Your task> In one to three sentences, explain why the writer of the passage on living with Alzheimer's has started telling friends and family about the disease and talking about it a lot.

I keep forgetting that this disease can go on for a very long time. Over such long periods of time, one’s self-image changes; I can feel it to a tiny degree already.

I stopped being a doctor in 1993, but it took me a number of years before I had left the doctor-self behind. And until I did leave it behind, I didn’t realize how much strength it had given me. By three or four or five years from now, this current confident and competent sense of self will be atrophying. Right now, I can recognize my symptoms and realize that I have Alzheimer’s, but I don’t yet identify myself as demented. That will change: the losses will pile up.

One of the future scenarios that scares me is the rages that sometimes accompany mid-stage Alzheimer’s. They frighten and puzzle caregivers because they seem so uncharacteristic of the patient. They can be violent and require restraints. I worry about the suffering those rages would inflict on Marja and others and how that would, therefore, isolate me.

I’ve always been under the impression that these extreme, unwarranted bursts of anger were simply intrinsic and unpreventable. But an Internet article suggested these rages are frequently from anger that has been repressed during the course of the disease and not from some programmed, organic inevitability.

If those with this disease don’t allow themselves to work through their emotional responses, if they have to deny it, if they become confused about what’s happening, and/or they are given no permission to express their perfectly normal anger, then the emotional lability (rapid and intense mood swings) that is intrinsic to the disease is eventually much more likely to manifest as rage.

But, I’m starting in a very different direction, letting friends and family know, trying now to build support for later. I’m talking about it a lot and trying to imagine what future scenarios might be like. And I have a lot of people who are willing to go on the journey with me. Hopefully, that will at least keep my anger manageable.

It does seem, however, that emotional lability is programmed into this disease, and the question is how it will manifest itself. Avoiding the rages may be wishful thinking. It’s one more reason, I think, to stay on this path of sharing my experience.

Dataset excerpts>

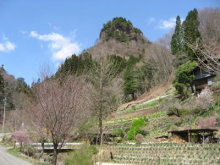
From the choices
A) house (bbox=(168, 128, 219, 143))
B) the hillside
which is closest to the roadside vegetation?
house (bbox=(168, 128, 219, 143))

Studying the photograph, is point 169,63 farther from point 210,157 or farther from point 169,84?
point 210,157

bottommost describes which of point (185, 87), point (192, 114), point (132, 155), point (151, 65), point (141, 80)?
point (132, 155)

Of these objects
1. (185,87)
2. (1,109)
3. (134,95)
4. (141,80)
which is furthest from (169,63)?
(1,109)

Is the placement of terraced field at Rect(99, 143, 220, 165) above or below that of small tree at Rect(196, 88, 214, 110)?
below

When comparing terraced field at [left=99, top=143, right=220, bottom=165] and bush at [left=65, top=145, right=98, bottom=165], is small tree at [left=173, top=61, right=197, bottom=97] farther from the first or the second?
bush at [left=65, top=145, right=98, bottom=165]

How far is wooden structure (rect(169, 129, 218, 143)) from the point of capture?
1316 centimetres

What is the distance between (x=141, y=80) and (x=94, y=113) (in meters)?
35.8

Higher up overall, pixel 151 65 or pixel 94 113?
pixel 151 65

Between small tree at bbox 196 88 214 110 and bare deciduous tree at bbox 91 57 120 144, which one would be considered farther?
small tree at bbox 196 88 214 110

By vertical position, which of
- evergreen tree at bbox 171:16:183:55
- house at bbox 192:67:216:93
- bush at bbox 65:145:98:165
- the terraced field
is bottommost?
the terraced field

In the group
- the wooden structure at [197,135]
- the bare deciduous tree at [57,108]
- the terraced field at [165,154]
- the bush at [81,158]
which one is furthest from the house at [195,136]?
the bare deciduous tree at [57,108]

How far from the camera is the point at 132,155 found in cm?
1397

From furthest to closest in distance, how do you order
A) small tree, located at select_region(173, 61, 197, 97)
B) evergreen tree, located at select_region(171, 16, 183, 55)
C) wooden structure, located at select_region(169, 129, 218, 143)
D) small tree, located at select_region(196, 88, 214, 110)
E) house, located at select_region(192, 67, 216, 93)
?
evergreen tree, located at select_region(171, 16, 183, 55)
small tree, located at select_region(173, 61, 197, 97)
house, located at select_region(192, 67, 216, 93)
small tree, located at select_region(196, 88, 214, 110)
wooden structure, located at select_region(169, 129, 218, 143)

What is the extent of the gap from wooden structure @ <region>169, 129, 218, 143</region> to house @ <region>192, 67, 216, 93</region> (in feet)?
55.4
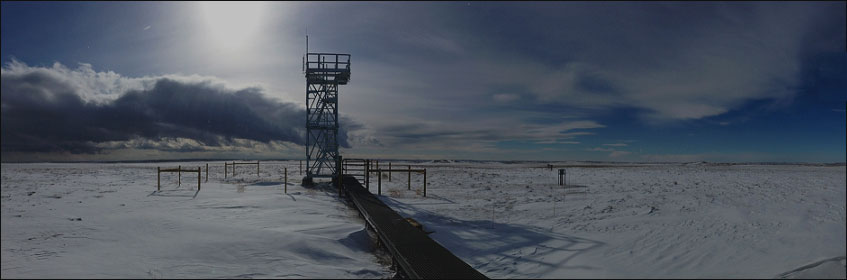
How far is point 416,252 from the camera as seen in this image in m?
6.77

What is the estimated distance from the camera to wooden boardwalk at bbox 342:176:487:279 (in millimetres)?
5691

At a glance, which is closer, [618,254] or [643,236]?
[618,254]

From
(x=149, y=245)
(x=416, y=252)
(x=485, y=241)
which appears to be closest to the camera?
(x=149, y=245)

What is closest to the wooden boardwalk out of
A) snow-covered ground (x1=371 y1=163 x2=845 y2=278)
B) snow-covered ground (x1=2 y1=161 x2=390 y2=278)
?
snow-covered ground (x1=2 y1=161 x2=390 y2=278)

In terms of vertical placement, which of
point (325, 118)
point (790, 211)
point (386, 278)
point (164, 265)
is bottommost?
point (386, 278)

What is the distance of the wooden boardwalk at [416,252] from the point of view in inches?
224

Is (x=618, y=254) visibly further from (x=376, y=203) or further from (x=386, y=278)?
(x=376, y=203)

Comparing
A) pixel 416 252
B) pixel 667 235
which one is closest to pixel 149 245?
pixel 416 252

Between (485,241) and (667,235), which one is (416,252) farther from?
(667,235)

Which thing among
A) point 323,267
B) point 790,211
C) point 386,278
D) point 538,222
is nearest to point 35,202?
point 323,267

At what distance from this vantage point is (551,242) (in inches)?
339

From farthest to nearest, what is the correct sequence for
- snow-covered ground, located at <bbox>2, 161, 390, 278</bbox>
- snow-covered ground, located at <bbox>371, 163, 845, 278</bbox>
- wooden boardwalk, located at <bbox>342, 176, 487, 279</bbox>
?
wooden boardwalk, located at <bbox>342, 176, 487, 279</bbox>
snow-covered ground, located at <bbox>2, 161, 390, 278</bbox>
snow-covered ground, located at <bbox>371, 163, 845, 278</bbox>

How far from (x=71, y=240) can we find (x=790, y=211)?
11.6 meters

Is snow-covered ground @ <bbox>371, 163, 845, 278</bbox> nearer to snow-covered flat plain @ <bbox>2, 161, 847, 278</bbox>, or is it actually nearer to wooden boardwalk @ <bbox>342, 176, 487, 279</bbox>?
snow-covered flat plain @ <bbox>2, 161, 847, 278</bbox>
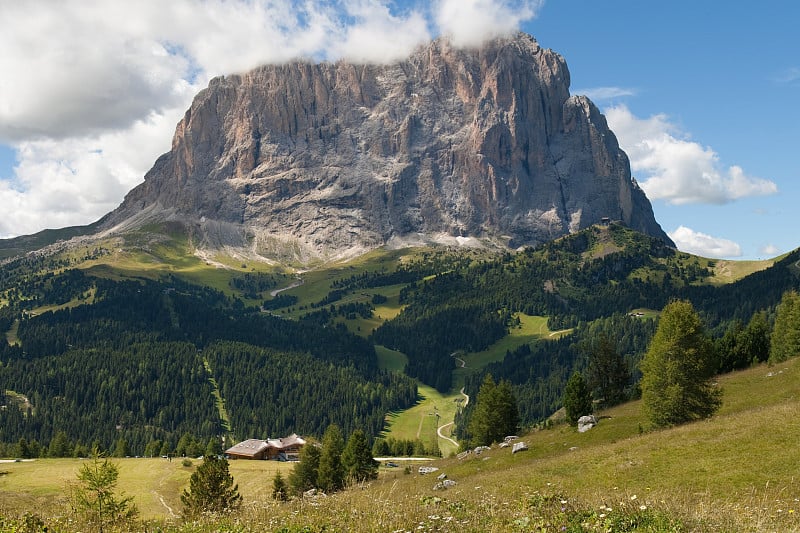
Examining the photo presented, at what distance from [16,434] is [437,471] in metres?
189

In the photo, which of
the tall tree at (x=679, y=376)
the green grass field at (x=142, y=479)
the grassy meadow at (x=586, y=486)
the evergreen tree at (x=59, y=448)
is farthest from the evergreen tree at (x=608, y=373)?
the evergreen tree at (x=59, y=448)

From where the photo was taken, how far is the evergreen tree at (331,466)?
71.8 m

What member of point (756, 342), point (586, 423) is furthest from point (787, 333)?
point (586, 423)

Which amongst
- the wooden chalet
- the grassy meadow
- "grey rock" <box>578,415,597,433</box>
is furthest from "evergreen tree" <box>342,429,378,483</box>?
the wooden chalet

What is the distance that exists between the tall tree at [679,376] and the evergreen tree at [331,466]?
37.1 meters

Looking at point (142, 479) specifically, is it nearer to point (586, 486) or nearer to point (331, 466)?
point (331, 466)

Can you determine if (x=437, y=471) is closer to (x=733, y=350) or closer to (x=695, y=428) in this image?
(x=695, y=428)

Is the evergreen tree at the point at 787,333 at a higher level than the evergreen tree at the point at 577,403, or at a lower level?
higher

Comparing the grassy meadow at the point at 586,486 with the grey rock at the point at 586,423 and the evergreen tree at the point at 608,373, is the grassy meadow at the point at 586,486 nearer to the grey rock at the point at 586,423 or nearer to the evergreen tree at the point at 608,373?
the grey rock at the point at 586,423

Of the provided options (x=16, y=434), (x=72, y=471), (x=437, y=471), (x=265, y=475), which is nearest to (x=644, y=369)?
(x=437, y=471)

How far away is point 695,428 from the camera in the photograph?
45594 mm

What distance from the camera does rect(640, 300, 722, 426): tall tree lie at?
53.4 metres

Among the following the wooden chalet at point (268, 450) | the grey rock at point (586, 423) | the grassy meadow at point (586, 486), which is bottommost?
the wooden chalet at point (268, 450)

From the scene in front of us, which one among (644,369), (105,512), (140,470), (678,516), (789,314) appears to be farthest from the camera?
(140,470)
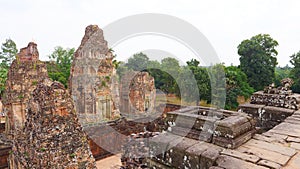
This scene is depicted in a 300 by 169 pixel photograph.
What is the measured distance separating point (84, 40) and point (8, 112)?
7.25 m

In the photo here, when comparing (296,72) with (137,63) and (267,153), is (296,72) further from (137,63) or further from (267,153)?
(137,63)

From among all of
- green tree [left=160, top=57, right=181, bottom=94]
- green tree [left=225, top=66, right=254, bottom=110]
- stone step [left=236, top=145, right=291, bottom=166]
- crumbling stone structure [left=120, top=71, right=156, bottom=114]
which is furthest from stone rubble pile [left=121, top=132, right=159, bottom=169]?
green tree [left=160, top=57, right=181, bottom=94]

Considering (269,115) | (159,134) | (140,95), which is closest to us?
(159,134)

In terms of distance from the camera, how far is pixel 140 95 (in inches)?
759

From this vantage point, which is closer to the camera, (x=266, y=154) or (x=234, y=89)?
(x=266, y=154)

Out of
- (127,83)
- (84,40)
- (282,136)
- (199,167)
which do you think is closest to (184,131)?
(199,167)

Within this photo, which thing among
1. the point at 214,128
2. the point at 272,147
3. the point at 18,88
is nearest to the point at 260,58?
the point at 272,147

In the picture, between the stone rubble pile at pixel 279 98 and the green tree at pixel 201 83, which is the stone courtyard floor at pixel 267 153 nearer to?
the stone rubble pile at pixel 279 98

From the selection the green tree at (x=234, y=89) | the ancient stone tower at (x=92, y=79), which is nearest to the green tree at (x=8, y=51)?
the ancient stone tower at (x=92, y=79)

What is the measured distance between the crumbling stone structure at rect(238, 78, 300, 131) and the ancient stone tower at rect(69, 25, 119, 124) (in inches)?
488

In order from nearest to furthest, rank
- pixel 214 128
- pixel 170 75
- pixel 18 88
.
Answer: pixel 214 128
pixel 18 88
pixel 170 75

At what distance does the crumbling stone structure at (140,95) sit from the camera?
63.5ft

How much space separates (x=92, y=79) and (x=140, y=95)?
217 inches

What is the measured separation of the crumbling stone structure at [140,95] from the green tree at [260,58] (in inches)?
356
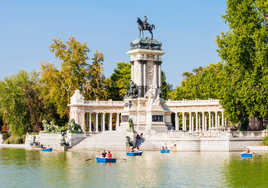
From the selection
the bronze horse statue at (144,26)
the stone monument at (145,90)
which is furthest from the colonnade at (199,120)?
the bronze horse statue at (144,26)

Final answer> An Internet article suggested that the rages of mid-stage Alzheimer's often come from anger repressed during the disease, and that they are more likely when patients cannot work through or express their normal anger. The writer fears those rages would cause suffering for Marja and others and isolate the writer. So the writer is building support now and talking openly, hoping this will keep that anger manageable.